Directions for this task: Keep only the lines below that contain the word "radius", copying each of them in full.

Supplied data:
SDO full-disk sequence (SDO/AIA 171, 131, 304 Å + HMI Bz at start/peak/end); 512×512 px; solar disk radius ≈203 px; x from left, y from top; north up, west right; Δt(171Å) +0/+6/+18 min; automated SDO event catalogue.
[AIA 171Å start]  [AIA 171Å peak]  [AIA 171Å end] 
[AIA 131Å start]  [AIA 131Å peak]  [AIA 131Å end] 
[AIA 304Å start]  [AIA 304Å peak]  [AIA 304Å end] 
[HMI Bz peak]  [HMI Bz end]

* * *

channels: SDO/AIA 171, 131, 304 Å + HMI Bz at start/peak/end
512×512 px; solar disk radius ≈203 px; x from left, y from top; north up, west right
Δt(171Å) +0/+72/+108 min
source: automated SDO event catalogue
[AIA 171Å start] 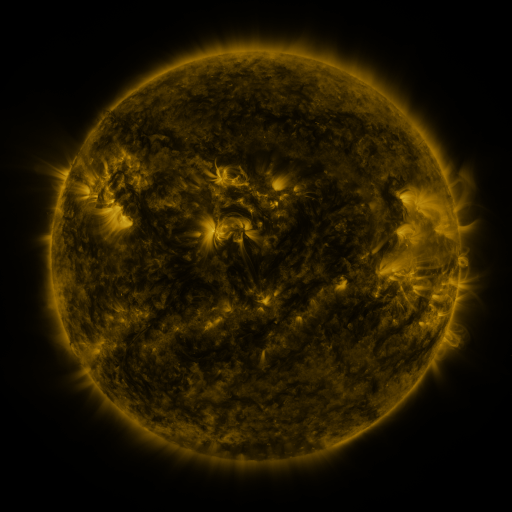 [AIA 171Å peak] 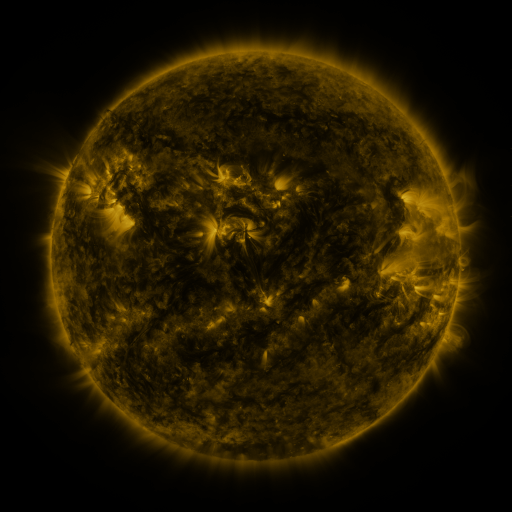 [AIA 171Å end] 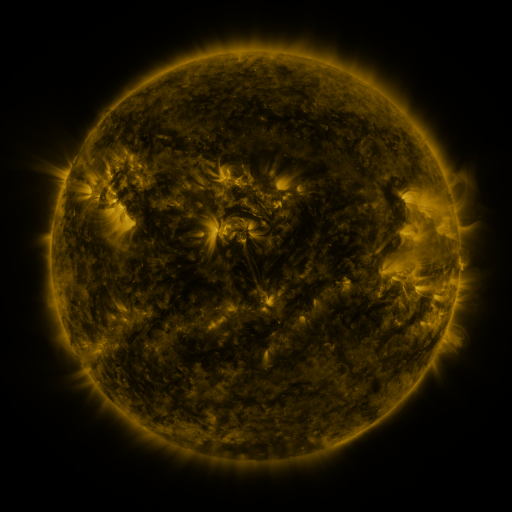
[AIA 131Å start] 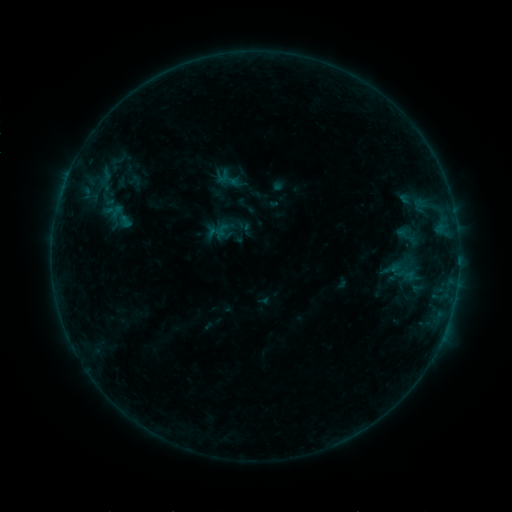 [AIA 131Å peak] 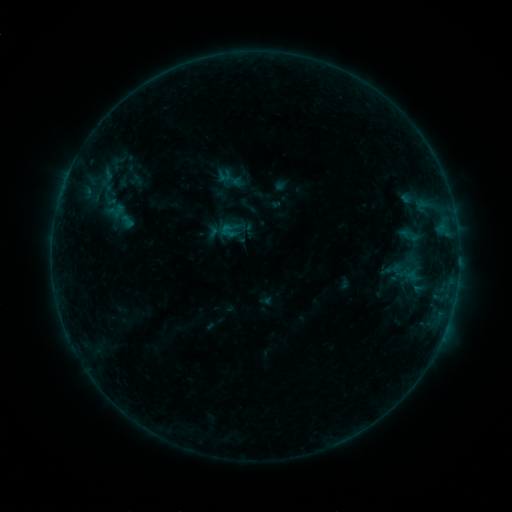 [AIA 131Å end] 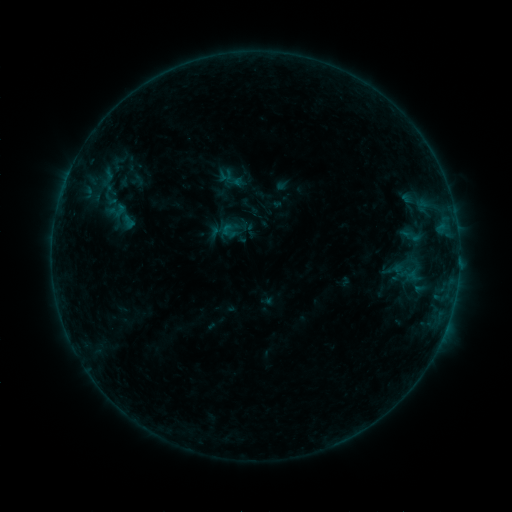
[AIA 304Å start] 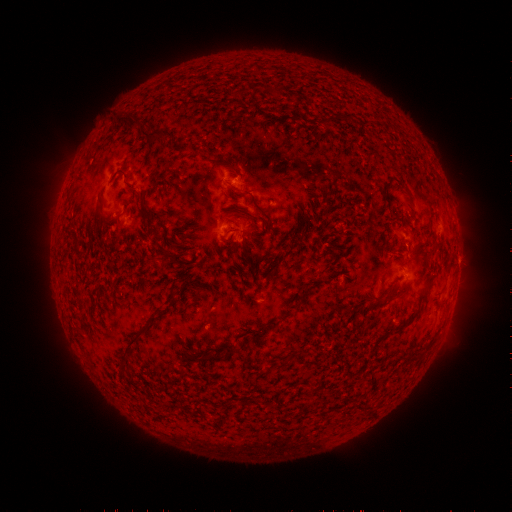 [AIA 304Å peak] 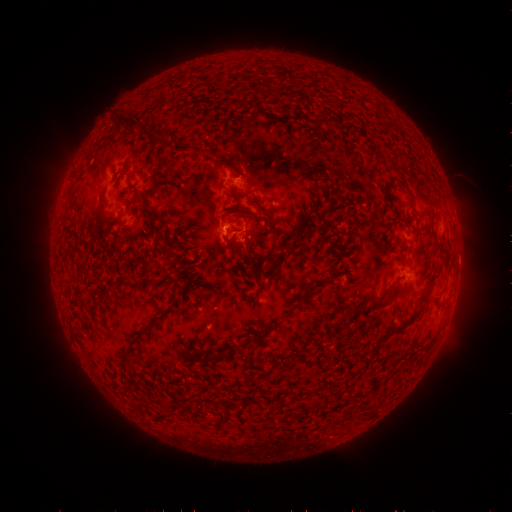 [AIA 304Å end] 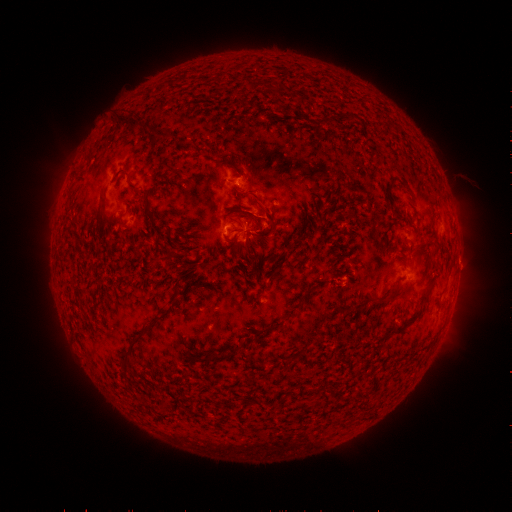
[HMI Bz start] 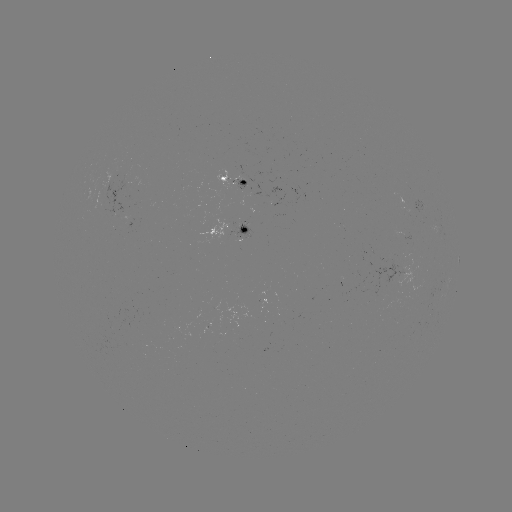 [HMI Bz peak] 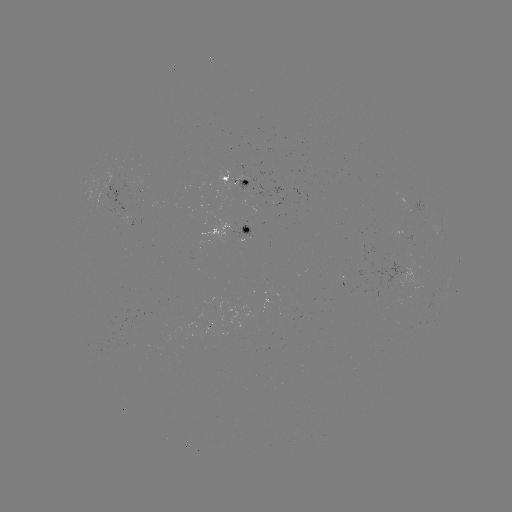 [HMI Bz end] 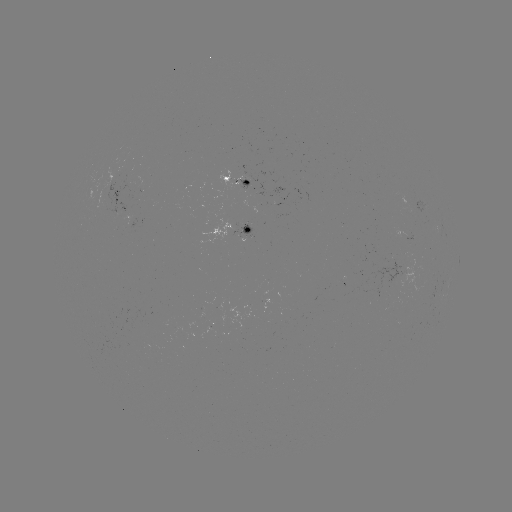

--

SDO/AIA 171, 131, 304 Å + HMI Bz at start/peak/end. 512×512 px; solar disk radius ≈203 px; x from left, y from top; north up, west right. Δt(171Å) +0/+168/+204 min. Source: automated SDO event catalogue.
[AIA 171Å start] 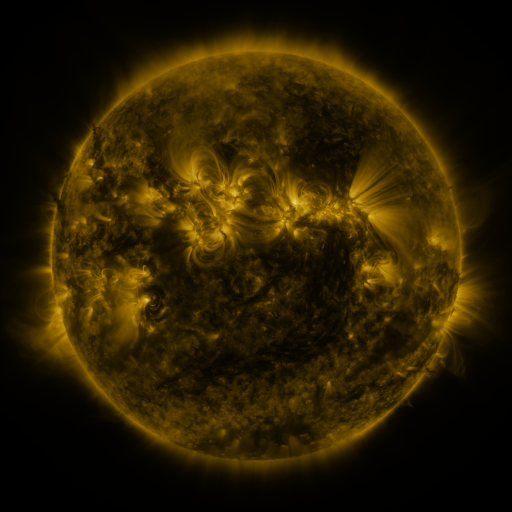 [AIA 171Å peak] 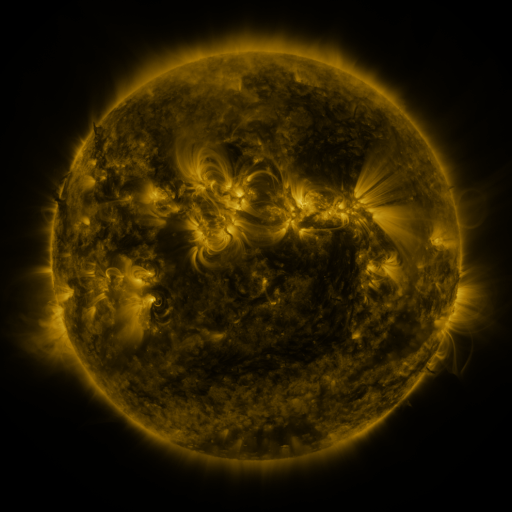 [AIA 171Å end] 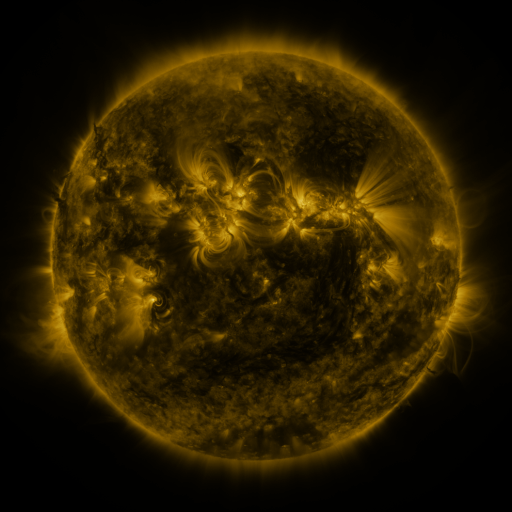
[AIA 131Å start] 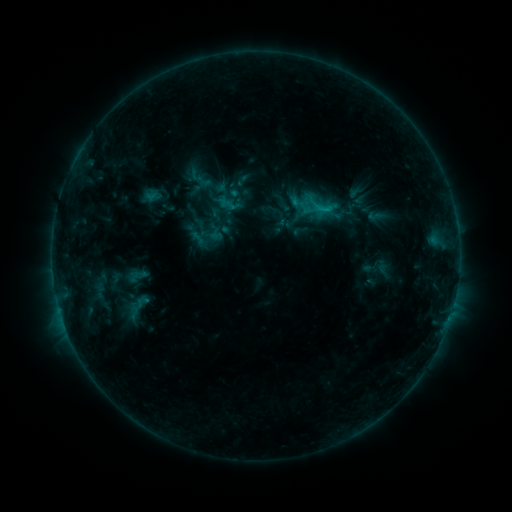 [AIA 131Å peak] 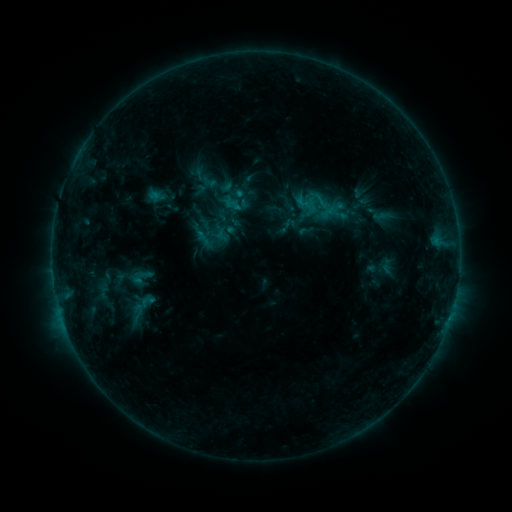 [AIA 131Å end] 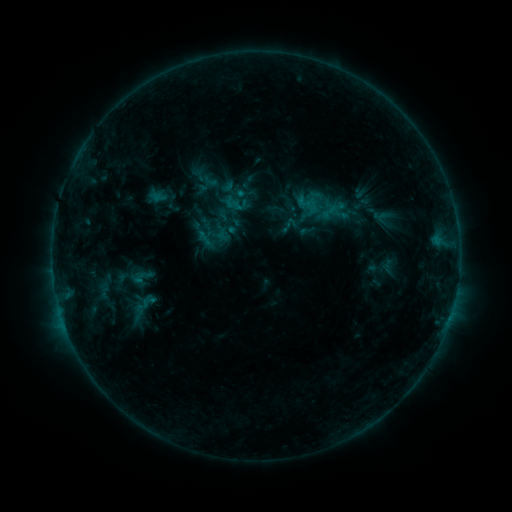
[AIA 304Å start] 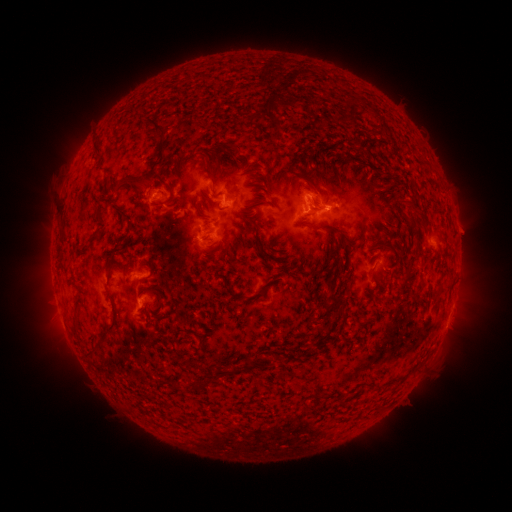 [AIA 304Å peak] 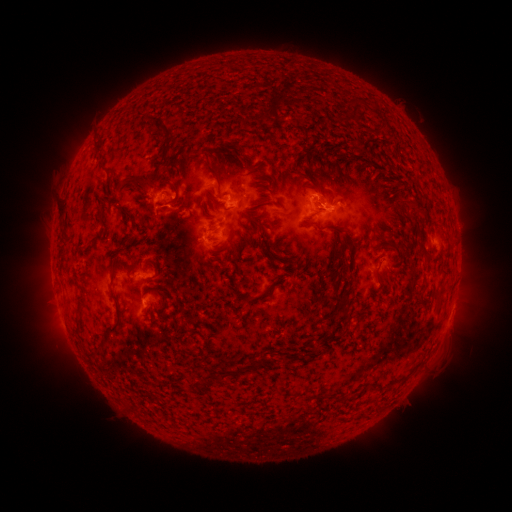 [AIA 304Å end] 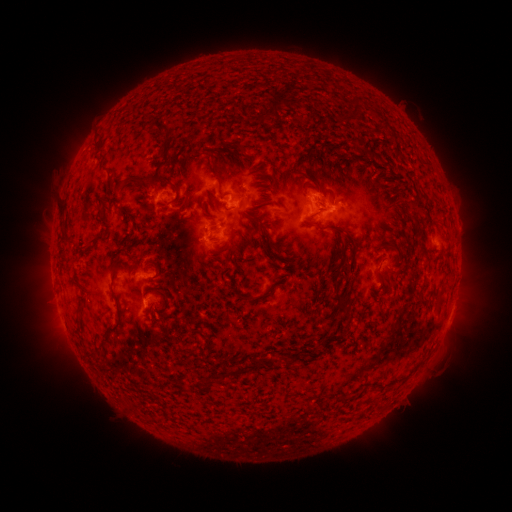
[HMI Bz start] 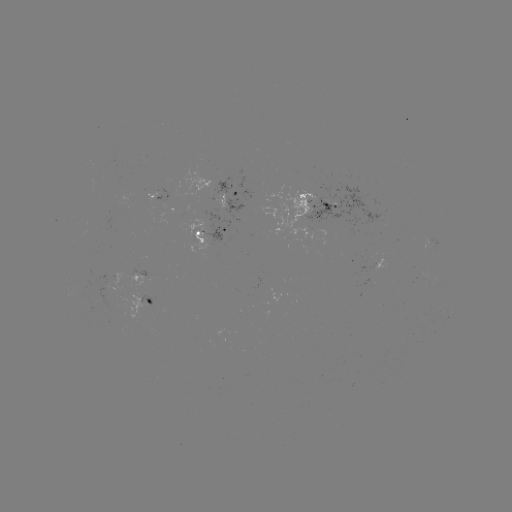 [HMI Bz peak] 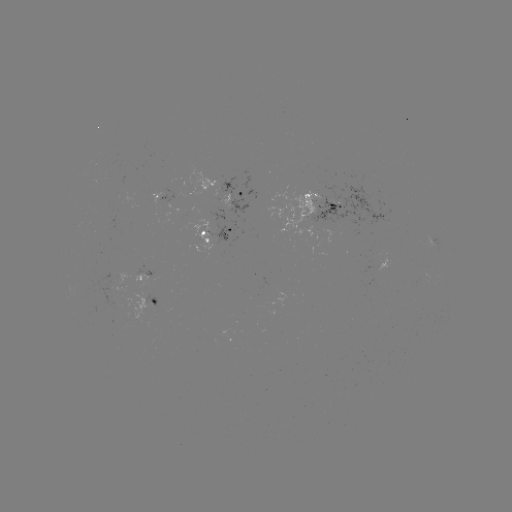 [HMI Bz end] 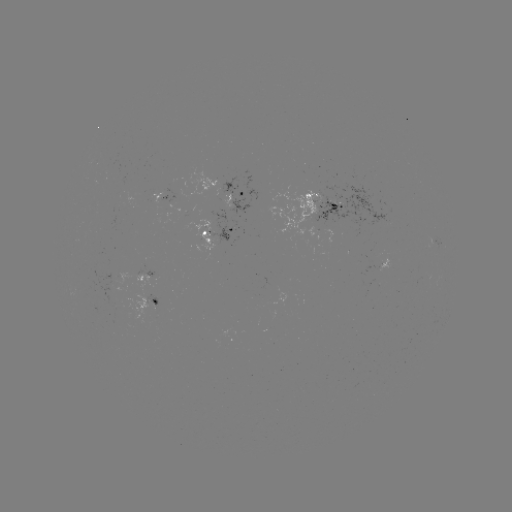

Response to this task:
SDO full-disk sequence (SDO/AIA 171, 131, 304 Å + HMI Bz at start/peak/end); 512×512 px; solar disk radius ≈203 px; x from left, y from top; north up, west right; Δt(171Å) +0/+6/+18 min; automated SDO event catalogue.
512×512 px; solar disk radius ≈203 px; x from left, y from top; north up, west right
SDO/AIA 171, 131, 304 Å + HMI Bz at start/peak/end. 512×512 px; solar disk radius ≈203 px; x from left, y from top; north up, west right. Δt(171Å) +0/+168/+204 min. Source: automated SDO event catalogue.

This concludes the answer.